Yes, he received the Doctorate, but instead of returning to India, another door was opened. According to CityData.com, New York City had the largest number of Black citizens, and the second highest percentage of people born outside the United States. It is the only city were four of the five major ethnic groups make up at least 10% of the population. This was the perfect place for Johnson to experiment.
The Tamil speaking group in Rego Park had asked him to be their pastor. Then, a White English speaking church extended a call for him to be their pastor. Eventually, the two churches came together. One church, two worship services. But it did not end there. Besides the Tamil speaking worship service and the English worship service, a Mandarin Bible study began at the church, with more than 50 Mandarin speaking young adults attending. The church is Immanuel Lutheran Church, in Whitestone, Queens. Dr. Rethinasamy saw this as his “Mission Laboratory.” A place to learn more about church planting in a diverse community.
What can we learn from this?
First, that multiethnic churches are viable.
Second, for this to happen, a passion for mission is essential in the leadership.

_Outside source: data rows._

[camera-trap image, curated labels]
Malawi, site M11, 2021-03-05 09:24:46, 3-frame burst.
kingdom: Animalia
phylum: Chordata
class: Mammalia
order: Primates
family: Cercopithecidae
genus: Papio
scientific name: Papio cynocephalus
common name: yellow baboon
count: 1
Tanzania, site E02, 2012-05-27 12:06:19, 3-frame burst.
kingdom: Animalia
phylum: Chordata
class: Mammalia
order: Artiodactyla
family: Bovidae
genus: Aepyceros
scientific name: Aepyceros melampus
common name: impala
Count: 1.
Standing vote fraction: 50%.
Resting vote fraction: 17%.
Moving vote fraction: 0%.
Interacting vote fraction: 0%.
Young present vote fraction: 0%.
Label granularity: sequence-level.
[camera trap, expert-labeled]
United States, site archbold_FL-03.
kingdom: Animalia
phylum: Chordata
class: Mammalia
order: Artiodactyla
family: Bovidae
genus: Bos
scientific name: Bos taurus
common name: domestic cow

Third, it is important to raise up leaders from within the ethnic group.
I know there are those, even some of our church leaders, who believe churches of one ethnicity cannot reach out to folks of other ethnic groups. I have met them, so have you. But, if that were true, the church should have remained Jewish; Pentecost would have infuriated these people. In fact, that is what happened – take a look at Acts 2:13.
The point is, the gospel has a power that crosses all ethnic groups. Paul said it, Luther was overcome by it – Romans 1:16, “The gospel is the power of God for the salvation of everyone who believes; first the Jew, then for the Gentile (the “Peoples,” ALL the peoples.) That is not a mandate, and it is more than a statement of truth. It is a promise.
Experiments add to our learning. Dr. Rethinasamy’s “experiment” is teaching us the power of the gospel to unite different ethnic groups, the power to come together even though we might worship in different languages, at different times, on different days. It is an experiment that won’t go away. Thank God.